This is a guest post by Ian Lawson.

Robert Hooke knew how light worked. He worked with the stuff day in day out during the early 1660s and in Observation IX of his Micrographia (1665) he presents quite a systematic theory of optics.

He presents his theory as the result of a startling observation about the colours of the rainbow observable in thin sheets of muscovy glass (mica). This observation he takes to be an ‘experimentum crucis’ against Descartes’ optical theory, ‘serving as a Guide or Land-mark, by which to direct our course in the search after the true cause of Colours’ (Micrographia, p. 54). His positive thesis starts by outlining a hypothesis about light based on some widely accepted principles (though I won’t go into the details here). This hypothesis he checks against more evidence, this time a glass globe filled with water. He finds his idea consistent with the phenomenon, while Descartes is again lacking. An ‘instantia crucis‘ this time – a sure sign he’s on the right track (ibid., p. 59).

A schema from the Micrographia

To refine his theory, Hooke continues experimenting. Now he uses water in a long glass tube and sheets of muscovy glass split to varying thicknesses. He adds detail until he feels he can account for all kinds of colour phenomena. ‘By this Hypothesis there is no one experiment of colour that I have yet met with, but may be, I conceive, very rationally solv’d, and perhaps, had I time to examine several particulars requisite to the demonstration of it, I might prove it more than probable…’ (ibid., p. 69).

Hooke presents his theory in an ordered and structured way. First he disproves the leading existing theory, then puts forward his own hypothesis. He returns to experiment to check factual adequacy, and uses further trials to refine the general idea. Focusing on his theory as it is presented, though, makes several features of his account mysterious. Why is it tacked on to the end of an observation about colours in a mineral? Why should colour even be the main part of an optical theory? And given that it is, why does he never mention prisms?

Hooke's experimental apparatus

Hooke's apparatus

What is worth noting is the experiments and observations Hooke makes. There are four primary apparatus he uses:

1. Muscovy glass

2. Glass lenses with water between them

3. Water globes

4. Glass vials filled with water.

Prisms, that paradigmatic optical experimentation device used by Descartes, Boyle, Power, and Newton in their experimenting about colour, are conspicuous by their absence. Rather, all of the experiments mentioned by Hooke are, in fact, part of his everyday set up for making microscopical observations. Numbers 2) and 4) are simply water microscopes, which he mentions using in the Preface to Micrographia. Number 3) is a scotoscope, used for concentrating light rays onto a small area to provide illumination, and also described in the Preface. And number 1) was Hooke’s preferred choice of microscope slide, as he explains when recounting his replication of Antoni van Leeuwenhoek’s observations in the late 1670s. It is unlikely that someone in possession of mica, ornate microscopes, and with connections among the fellows of the Royal Society as well as the instrument makers of London, was unable to obtain prisms with which to make experiments.

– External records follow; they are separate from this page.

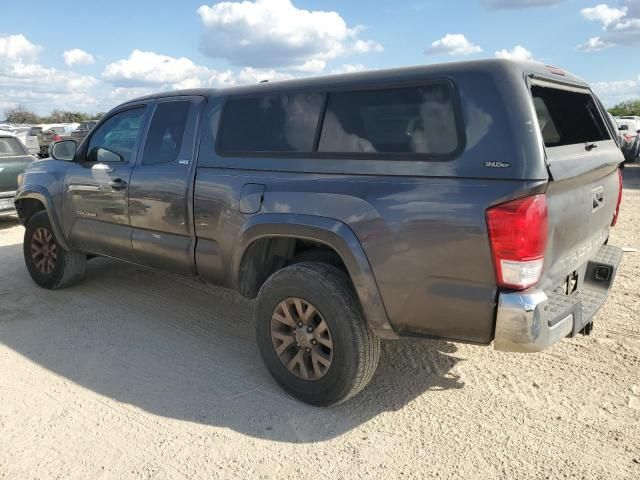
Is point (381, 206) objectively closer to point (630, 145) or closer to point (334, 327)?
point (334, 327)

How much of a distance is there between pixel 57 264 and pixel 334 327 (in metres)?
3.51

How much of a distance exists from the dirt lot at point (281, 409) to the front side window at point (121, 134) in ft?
4.83

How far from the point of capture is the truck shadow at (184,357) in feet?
10.5

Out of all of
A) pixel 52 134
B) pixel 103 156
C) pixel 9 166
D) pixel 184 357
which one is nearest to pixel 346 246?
pixel 184 357

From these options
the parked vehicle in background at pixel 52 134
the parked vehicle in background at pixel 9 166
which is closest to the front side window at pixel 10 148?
the parked vehicle in background at pixel 9 166

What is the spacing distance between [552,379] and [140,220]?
3191mm

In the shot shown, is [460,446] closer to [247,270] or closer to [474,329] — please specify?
[474,329]

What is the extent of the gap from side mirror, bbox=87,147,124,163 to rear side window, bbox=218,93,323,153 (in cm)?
132

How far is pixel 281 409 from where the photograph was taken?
326 centimetres

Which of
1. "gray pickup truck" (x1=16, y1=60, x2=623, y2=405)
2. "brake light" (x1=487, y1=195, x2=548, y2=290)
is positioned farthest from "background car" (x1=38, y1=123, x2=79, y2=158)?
"brake light" (x1=487, y1=195, x2=548, y2=290)

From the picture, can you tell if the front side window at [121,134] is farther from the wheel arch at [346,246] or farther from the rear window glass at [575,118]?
the rear window glass at [575,118]

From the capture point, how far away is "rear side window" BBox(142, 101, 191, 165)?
4.04m

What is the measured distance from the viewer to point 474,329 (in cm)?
265

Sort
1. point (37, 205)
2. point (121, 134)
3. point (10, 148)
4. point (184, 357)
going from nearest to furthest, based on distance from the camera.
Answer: point (184, 357) < point (121, 134) < point (37, 205) < point (10, 148)
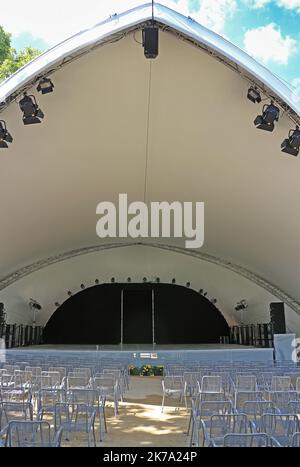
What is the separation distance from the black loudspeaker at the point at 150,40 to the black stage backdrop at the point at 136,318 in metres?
15.7

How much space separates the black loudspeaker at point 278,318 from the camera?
15.6 meters

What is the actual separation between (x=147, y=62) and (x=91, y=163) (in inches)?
139

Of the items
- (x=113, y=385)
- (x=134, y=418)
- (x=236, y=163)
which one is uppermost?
(x=236, y=163)

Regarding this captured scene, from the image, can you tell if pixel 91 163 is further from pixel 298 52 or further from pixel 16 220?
pixel 298 52

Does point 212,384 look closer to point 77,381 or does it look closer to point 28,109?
point 77,381

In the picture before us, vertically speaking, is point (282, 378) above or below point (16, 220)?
below

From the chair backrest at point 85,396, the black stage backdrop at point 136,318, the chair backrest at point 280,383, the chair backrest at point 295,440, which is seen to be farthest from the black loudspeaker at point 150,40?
the black stage backdrop at point 136,318

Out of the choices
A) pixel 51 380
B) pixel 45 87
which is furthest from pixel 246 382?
pixel 45 87

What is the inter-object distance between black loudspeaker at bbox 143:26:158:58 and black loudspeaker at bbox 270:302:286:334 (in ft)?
38.0

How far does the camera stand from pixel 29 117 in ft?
25.9

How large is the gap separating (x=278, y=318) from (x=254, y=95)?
10462 mm

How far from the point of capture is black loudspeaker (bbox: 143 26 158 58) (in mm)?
7016

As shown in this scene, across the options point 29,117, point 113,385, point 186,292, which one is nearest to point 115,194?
point 29,117

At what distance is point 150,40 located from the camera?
23.0 feet
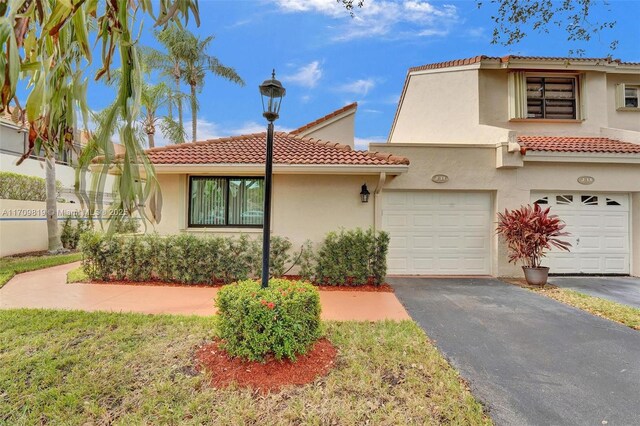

What is more likely is that, having spent four years making microscopical observations, Hooke stumbled again and again upon the incidental production of colours by his instruments. Chromatic aberration was a well known problem in microscopes and telescopes, which would not be solved until Dollond’s innovations in the eighteenth century. But using muscovy glass for specimen slides, and a water globe for illuminating his subjects, exposed Hooke two forms of colour production others may not have noticed. What’s more, in his Preface Hooke provides not only a detailed drawing of his primary instrument, but instructions on how it is made, and other versions suitable for other situations. Hooke doesn’t seem to have thought of his microscope as a static, finished product. Rather, he used one instrumental set up to make observations of distant objects such as the moon, and another to view things nearby and in his control. Even this could vary depending on whether the subject was translucent or opaque, and on the amount of light required to illuminate it. He notes trialling lenses made not just of glass, but resin, gum, oil, salt, and arsenic. All of this points to a man very aware of the behaviour of light and the process of refraction by which objects are magnified, and who was able to alter his instruments for the best results.

Hooke's microscope

Hooke's microscope

Some features of his theory are better explained by noting this likely route to Hooke’s knowledge of light, but a perhaps more difficult historical question is raised. Why did he present his observations as a constructed, systematic theory of colours rather than simply part of a history, as Boyle had done the previous year? It is likely the answer has something to do with ambition and rhetoric, and the role both Hooke and the other Fellows thought Micrographia would play in the early days of the Society.